On Aug. 7, 2003, Zarqawi announced the insurgency with a car bombing at the Jordanian embassy. Less than two weeks later, he struck again with an attack against United Nations headquarters in Baghdad — a bombing that would spur the exodus of the U.N. and other nongovernmental organizations from Iraq.

“Zarqawi had a strategy,” explained Bruce Hoffman, a former U.S. military adviser. “He’s just trying to leave it so that it’s only the United States military left, and it’s a black-and-white conflict. And this will enable him to rally considerably more support to himself and to his cause.”

But that was just one part of Zarqawi’s strategy. The second part of his plan was to foment a civil war. To do this, he would attack Shia Muslims, causing them to retaliate against Sunnis, who would then have no choice but to turn to jihadists for protection. In a letter to bin Laden, Zarqawi outlined his strategy, writing, “If we succeed in dragging them into the arena of sectarian war, it will become possible to awaken the inattentive Sunnis.”

But senior Al Qaeda leadership disagreed with the strategy. In a July 2005 letter to Zarqawi, bin Laden’s deputy, Ayman al-Zawahiri wrote:

"Many of your Muslim admirers are wondering about your attacks on the Shia. The sharpness of this questioning increases when the attacks are on one of their mosques … My opinion is this matter won’t be acceptable to the Muslim populace, however much you try to explain it, and aversion to this will continue."

But the warning didn’t dissuade Zarqawi. The following February, he responded with a symbolic attack on the Golden Dome in Samarra, an important Shia shrine. The attack unleashed an all-out civil war in which tens of thousands would die.

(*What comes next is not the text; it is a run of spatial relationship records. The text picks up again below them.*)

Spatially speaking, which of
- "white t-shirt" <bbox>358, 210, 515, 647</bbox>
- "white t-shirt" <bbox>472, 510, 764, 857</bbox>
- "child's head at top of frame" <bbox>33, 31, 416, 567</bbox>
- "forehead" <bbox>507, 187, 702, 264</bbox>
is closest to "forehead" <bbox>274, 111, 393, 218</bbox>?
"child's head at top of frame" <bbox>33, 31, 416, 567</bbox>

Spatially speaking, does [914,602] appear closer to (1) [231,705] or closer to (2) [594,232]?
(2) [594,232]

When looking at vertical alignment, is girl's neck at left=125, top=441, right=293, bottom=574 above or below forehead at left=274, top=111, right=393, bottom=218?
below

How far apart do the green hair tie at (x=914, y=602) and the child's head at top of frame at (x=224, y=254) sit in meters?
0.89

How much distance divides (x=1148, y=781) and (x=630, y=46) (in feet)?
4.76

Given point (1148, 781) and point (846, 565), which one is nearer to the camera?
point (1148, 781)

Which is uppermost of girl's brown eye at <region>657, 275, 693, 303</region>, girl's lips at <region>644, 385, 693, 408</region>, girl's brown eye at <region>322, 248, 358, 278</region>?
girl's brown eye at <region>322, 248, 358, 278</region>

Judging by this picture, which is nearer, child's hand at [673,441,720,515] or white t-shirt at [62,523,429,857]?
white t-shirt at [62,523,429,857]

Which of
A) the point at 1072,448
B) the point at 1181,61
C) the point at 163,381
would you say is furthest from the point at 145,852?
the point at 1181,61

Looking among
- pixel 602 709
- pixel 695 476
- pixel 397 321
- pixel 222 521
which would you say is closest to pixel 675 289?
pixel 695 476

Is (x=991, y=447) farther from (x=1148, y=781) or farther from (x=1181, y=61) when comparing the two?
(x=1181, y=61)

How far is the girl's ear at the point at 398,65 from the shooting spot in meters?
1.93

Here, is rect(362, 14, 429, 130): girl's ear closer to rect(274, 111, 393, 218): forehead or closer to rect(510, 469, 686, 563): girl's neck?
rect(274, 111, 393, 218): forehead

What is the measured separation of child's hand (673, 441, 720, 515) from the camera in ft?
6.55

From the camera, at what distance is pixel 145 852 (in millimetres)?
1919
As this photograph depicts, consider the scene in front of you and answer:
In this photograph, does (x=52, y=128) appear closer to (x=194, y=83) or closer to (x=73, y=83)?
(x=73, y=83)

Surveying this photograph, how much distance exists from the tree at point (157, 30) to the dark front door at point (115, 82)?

“And immediately, it was within 12 hours that everything in Iraq changed … It went from horrible to unbelievably horrible,” according to Patrick Skinner, a former CIA case officer.

He pushed for an Islamic state before bin Laden did

As the civil war raged in April 2006, Zarqawi did something bold: For the first time ever, he revealed his face on camera. In a 34-minute propaganda video, Zarqawi is shown meeting with his lieutenants, firing an American machine gun, and describing himself as “the brains of Al Qaeda in Iraq.”

Zarqawi would also use the video to make a surprising proclamation: He would create an Islamic state, the first step toward a global caliphate. It was something that bin Laden himself had yet to push for.

“Al Qaeda saw that time as a long way off, and Zarqawi was very, very much more impatient and said, ‘This we can do now,'” according to Richard Barrett, a former United Nations counter-terror official.

Less than two months later, Zarqawi was dead, killed in a U.S. airstrike north of Baghdad — what was left of his tattoos would be among the distinguishing marks U.S. forces would initially use to identify him. Yet his legacy would carry on.

By the end of 2011, U.S. troops were out of Iraq, and the remnants of Zarqawi’s group began to rebuild. His eventual successor, Abu Bakr al-Baghdadi, would copy Zarqawi’s playbook, and use it to not only reconstitute strength in Iraq, but to expand the fight into neighboring Syria. By the middle of 2014, Baghdadi’s army had captured whole sections of Syria, and major cities in Iraq, allowing Baghdadi to make a declaration that was the fulfillment of Zarqawi’s dream — the creation of an Islamic state and the beginning of a new caliphate.